### Assigned task
Look through the data below and output, unchanged, every line from the one holding "Baby Phat - DENIM" through the one holding "Massagens na sala", inclusive. Skip the pictures.

### Extracted material
====================
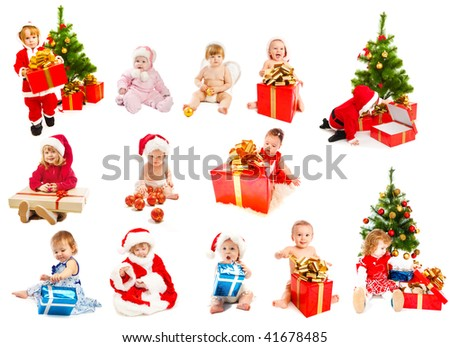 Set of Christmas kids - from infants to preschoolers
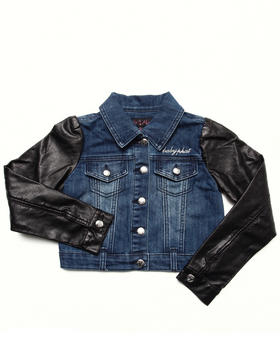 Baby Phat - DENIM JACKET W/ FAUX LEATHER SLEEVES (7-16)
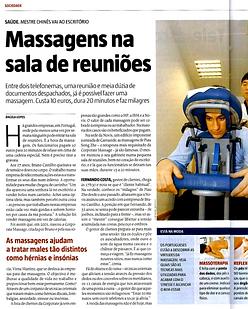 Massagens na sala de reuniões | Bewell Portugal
====================
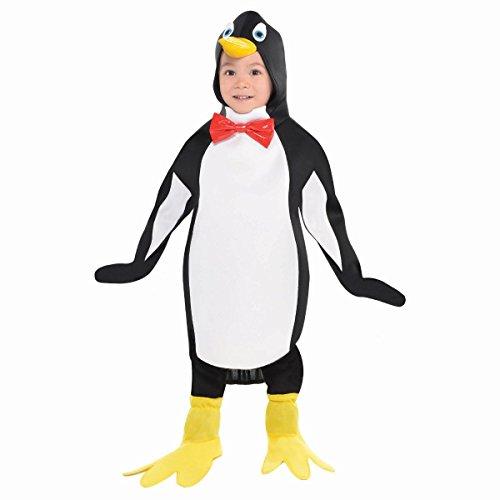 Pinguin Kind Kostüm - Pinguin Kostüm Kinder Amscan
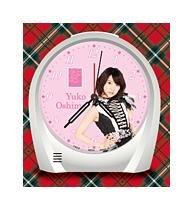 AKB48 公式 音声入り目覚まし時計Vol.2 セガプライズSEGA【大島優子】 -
====================
### Response to this task
 Baby Phat - DENIM JACKET W/ FAUX LEATHER SLEEVES (7-16)
 Massagens na sala de reuniões | Bewell Portugal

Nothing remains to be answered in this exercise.